TeichAI is focused on one mission: making frontier AI capabilities accessible through open-source model distillation.

We take the reasoning capabilities of proprietary models like GPT-5, Claude 4.5 Opus, Gemini 3 Pro Preview, and DeepSeek v3.2, and transfer that knowledge to smaller, open-source models that you can run locally on your own hardware.

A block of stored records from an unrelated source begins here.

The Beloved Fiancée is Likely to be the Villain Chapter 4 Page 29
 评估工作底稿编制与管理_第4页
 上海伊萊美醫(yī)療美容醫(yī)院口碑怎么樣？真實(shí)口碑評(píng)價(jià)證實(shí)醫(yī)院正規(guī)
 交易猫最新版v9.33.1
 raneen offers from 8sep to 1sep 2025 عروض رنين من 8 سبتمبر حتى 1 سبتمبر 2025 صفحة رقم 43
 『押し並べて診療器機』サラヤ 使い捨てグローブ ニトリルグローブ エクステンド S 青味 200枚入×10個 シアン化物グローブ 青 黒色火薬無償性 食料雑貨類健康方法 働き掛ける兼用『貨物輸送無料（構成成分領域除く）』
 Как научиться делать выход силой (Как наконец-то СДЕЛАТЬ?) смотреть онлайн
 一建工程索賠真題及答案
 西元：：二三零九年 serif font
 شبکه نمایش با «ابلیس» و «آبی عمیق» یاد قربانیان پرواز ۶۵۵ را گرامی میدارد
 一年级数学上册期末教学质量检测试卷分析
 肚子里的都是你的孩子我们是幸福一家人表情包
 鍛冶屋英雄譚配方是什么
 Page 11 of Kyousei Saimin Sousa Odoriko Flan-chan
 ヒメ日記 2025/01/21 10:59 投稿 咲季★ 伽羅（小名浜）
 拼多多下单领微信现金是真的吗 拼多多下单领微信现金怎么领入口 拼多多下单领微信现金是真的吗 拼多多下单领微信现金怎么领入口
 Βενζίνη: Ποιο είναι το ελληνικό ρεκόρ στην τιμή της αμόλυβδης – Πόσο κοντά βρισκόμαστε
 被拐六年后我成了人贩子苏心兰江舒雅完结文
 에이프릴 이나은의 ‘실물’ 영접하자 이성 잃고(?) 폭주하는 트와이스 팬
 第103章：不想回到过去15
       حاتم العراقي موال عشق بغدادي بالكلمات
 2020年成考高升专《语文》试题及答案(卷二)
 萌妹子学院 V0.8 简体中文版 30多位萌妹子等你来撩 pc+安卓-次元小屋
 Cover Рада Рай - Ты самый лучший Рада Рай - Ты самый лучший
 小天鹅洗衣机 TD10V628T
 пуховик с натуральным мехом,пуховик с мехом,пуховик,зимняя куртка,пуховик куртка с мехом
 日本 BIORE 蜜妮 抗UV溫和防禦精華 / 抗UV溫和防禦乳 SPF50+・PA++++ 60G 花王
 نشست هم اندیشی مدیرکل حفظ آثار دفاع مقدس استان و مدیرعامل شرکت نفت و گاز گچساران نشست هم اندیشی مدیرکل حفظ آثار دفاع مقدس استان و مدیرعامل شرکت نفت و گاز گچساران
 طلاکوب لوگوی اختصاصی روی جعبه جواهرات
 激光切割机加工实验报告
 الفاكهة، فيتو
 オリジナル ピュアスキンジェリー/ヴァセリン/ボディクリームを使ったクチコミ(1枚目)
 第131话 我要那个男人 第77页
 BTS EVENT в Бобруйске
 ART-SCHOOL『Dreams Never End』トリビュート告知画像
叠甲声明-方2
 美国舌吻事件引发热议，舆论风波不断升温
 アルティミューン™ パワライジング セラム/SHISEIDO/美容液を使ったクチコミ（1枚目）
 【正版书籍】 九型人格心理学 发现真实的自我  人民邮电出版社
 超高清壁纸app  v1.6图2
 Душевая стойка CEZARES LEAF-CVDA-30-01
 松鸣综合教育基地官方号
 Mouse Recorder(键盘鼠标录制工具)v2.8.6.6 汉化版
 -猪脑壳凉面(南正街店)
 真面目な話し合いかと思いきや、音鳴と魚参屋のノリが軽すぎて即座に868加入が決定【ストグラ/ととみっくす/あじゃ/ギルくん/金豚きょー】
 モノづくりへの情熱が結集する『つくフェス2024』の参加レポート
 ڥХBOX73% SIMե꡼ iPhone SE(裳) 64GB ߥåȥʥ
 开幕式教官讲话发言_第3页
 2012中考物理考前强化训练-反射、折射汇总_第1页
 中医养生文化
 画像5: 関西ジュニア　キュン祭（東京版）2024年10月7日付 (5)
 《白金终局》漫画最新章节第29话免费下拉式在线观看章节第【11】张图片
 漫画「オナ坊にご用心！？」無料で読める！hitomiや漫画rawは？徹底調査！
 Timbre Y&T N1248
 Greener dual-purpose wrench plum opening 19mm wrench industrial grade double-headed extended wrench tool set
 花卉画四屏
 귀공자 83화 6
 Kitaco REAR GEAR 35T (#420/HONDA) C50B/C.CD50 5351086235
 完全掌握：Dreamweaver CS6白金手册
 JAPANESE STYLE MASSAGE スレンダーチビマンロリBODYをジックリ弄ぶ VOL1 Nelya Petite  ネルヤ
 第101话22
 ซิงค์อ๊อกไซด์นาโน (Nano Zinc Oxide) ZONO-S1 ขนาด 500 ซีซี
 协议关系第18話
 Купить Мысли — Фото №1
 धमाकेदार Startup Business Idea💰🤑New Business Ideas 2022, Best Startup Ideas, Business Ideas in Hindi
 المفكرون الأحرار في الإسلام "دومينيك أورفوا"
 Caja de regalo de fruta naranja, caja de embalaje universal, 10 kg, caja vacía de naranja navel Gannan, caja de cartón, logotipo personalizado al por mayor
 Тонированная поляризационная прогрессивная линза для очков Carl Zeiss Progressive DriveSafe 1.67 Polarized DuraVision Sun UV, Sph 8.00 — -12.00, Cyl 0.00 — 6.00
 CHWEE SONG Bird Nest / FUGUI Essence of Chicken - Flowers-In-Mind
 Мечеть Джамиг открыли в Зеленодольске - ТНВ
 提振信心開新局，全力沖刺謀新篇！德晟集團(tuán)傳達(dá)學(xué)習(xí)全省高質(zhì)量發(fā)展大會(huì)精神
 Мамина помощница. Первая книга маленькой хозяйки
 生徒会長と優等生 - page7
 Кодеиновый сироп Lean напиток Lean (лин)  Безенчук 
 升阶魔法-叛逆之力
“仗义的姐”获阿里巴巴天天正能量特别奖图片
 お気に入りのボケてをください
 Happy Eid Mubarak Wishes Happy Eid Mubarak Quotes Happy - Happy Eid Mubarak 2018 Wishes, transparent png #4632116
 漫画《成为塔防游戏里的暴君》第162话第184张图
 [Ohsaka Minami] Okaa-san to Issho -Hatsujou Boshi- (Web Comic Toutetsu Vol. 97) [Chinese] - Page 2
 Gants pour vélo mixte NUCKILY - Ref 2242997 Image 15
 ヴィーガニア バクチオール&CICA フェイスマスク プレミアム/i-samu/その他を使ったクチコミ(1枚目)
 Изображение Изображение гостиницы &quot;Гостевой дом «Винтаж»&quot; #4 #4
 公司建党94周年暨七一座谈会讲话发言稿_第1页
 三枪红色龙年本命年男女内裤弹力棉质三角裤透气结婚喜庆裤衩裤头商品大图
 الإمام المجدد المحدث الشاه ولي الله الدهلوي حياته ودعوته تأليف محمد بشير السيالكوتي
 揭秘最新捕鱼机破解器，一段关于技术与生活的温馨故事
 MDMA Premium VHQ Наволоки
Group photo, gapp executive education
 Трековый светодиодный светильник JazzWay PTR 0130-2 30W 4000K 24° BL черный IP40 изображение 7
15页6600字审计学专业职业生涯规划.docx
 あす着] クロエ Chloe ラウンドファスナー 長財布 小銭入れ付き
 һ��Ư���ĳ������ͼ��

What is Model Distillation?

Knowledge distillation is a technique where a smaller “student” model learns to replicate the behavior of a larger “teacher” model. In our case:

Teacher Models: Frontier proprietary models (GPT-5, Claude 4.5, Gemini 3, etc.)
Student Models: Open-source base models (Qwen3, Nemotron, etc.)
Knowledge Transfer: We query the teacher models to generate high-quality reasoning traces, then fine-tune the student models on these outputs

┌─────────────────────────────────────────────────────────────┐
│                    DISTILLATION PIPELINE                    │
├─────────────────────────────────────────────────────────────┤
│                                                             │
│   ┌──────────────┐         ┌──────────────┐                │
│   │   Teacher    │  Query  │   Dataset    │                │
│   │  (GPT-5,     │ ──────► │  (Reasoning  │                │
│   │   Claude)    │         │   Traces)    │                │
│   └──────────────┘         └──────┬───────┘                │
│                                   │                         │
│                                   ▼                         │
│   ┌──────────────┐         ┌──────────────┐                │
│   │   Student    │   SFT   │   Distilled  │                │
│   │  (Qwen3,     │ ◄────── │    Model     │                │
│   │   Nemotron)  │         │              │                │
│   └──────────────┘         └──────────────┘                │
│                                                             │
└─────────────────────────────────────────────────────────────┘

Our Approach

High-Quality Datasets

We generate reasoning datasets by querying frontier models with high reasoning effort settings, capturing their step-by-step thought processes.

Efficient Training

Using Unsloth and LoRA, we can fine-tune models efficiently on consumer GPUs (as little as 16GB VRAM for 4B models).

Multiple Formats

Every model is released in both HuggingFace Transformers format (16-bit) and GGUF quantizations for local deployment.

Full Transparency

All datasets, training scripts, and model weights are publicly available. You can replicate everything we do.